Common Implementation Mistakes


Frequently Asked Questions

Why not just triage on the CVSS score alone?

Because CVSS measures the intrinsic severity of a vulnerability if it is exploited, not the likelihood that anyone will exploit it. The large majority of CVEs with a high base score are never weaponized, so a CVSS-only queue buries the small number of genuinely dangerous items under a mountain of severe-but-unlikely ones. EPSS supplies exactly the probability dimension CVSS deliberately leaves out, and using both lets you separate what is merely bad from what is bad and about to happen.

What does an EPSS score actually represent?

EPSS — the Exploit Prediction Scoring System, maintained by FIRST — is a model that outputs the probability, from 0 to 1, that a given CVE will be exploited in the wild within the next 30 days. It is recomputed daily from real-world exploitation signals, so a score of 0.85 means roughly an 85 percent modeled chance of exploitation activity in the coming month. It forecasts likelihood, not impact, which is precisely why it complements CVSS rather than replacing it.

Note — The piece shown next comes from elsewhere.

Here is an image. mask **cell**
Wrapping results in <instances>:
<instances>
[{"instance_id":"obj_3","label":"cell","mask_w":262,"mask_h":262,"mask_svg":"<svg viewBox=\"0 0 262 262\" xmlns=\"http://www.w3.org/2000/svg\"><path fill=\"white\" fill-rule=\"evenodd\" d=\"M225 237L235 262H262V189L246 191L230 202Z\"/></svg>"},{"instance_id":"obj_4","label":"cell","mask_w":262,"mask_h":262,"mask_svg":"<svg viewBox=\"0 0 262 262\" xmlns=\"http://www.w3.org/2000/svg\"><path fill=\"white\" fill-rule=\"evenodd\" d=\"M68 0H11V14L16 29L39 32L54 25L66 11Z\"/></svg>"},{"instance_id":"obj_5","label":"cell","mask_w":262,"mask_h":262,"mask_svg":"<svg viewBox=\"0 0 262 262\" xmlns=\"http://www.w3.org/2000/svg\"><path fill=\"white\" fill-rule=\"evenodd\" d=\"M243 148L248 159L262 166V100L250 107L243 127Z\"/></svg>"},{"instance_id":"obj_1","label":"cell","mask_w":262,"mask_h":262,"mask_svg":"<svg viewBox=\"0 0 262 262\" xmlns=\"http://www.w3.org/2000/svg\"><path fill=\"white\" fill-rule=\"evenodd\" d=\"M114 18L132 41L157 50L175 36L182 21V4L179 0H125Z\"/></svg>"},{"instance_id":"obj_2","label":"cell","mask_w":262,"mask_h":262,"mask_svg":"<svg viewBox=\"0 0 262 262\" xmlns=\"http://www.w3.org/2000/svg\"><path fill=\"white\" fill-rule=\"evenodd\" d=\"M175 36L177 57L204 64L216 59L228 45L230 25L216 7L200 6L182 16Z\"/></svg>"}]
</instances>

Where does CISA KEV fit alongside CVSS and EPSS?

The CISA Known Exploited Vulnerabilities catalog lists CVEs with confirmed, observed exploitation. Where EPSS is a prediction, KEV is ground truth: if a CVE is on the list, exploitation is already happening in the real world. That makes KEV membership a hard override — it should force the highest priority regardless of the EPSS number or the CVSS band. Treat it as an escalation gate layered on top of the CVSS-and-EPSS quadrant, not as a third score to average in.